Email – Not a protocol
- Email does not really have a protocol associated to it like ftp or http.
- Formatting of email is always username@domain
- Username = This is basically an “account” or a specific user
- @ = This differentiates the text between a user, and the domain its associated to
- Domain = This is where the username is housed, for instance, [email protected], this means the user john, at the mail system, yahoo.com
 
maybe you should attend one of these courses yourself or read some online information for students

and then re-shape it depending on what you believe your general entry background knowledge of your average course goer will be.

probably break it up into smaller chunks and there ya go...
 
maybe you should attend one of these courses yourself or read some online information for students

and then re-shape it depending on what you believe your general entry background knowledge of your average course goer will be.

probably break it up into smaller chunks and there ya go...

I have taught classes like this before, just been years is all...
Just wanted to see what you guys would see as being important is all.
A second and third point of view is ALWAYS good.
 
The best advice I can give you, Malice, is to not get overly technical.

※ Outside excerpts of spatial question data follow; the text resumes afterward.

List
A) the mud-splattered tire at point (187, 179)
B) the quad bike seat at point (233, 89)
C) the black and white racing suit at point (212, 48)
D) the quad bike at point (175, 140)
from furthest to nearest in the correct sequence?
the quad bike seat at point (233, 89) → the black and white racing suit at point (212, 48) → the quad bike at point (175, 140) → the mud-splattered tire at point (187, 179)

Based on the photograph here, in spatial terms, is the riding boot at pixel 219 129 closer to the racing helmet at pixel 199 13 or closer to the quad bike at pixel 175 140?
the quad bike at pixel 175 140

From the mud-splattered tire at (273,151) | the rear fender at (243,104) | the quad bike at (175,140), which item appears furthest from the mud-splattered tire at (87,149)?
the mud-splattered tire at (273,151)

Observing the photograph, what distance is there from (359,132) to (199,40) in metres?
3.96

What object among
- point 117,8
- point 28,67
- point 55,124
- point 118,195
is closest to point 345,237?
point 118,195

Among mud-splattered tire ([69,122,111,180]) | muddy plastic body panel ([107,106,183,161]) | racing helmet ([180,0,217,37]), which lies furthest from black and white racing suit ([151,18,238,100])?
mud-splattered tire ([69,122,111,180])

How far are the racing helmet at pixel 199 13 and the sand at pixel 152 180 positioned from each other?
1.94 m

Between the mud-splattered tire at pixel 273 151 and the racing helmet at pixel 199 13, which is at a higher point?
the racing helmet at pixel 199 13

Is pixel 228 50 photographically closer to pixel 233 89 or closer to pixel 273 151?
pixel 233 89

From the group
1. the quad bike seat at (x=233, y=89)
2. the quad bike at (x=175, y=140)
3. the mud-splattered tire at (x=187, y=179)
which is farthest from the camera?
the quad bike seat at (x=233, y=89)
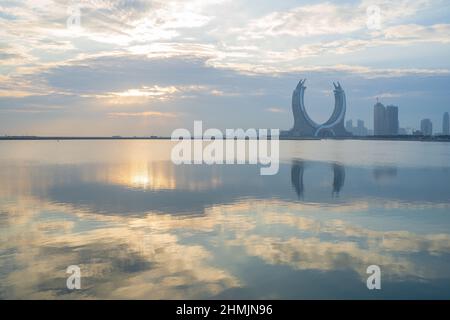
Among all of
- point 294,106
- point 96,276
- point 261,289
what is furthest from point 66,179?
point 294,106

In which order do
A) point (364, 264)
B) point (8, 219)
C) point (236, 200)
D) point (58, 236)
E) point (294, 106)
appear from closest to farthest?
point (364, 264)
point (58, 236)
point (8, 219)
point (236, 200)
point (294, 106)

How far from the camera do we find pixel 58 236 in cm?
1199

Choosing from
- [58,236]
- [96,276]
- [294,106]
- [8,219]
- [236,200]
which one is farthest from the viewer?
[294,106]

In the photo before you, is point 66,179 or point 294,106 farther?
point 294,106

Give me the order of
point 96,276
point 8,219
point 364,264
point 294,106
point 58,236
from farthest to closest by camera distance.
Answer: point 294,106, point 8,219, point 58,236, point 364,264, point 96,276

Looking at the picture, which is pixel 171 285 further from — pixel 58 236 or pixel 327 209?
pixel 327 209

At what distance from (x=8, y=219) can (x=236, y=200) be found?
883 cm

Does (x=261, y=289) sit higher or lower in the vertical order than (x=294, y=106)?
lower

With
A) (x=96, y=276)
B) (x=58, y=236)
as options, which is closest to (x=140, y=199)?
(x=58, y=236)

Keep everything at a higher level and in laymen's terms so that they get the idea conceptually. They don't necessarily have to learn all the terminology and protocols and such right out of the gate; that might be too overwhelming and intimidating and would probably make good subject matter for a "Level II" class rather than an intro class.

jag
 
The best advice I can give you, Malice, is to not get overly technical. Keep everything at a higher level and in laymen's terms so that they get the idea conceptually. They don't necessarily have to learn all the terminology and protocols and such right out of the gate; that might be too overwhelming and intimidating and would probably make good subject matter for a "Level II" class rather than an intro class.

jag

The info I give them is really high level...so they can have a cursory understanding.
Granted, most people will HAVE to know this for the second part of the class....security.
 
IM logging is pretty much essential for parents. Catching websites they go to is important, but nearly every teenager is going to look at porn and that's nothing to get freaked out about. But the online predators, which are scary in their numbers, will try to set up meetings in e-mails and IMs. And with it being foster kids, some could try to plan runaways with online friends. So parents need to know not only what the kids are saying, but what people are saying to their kids.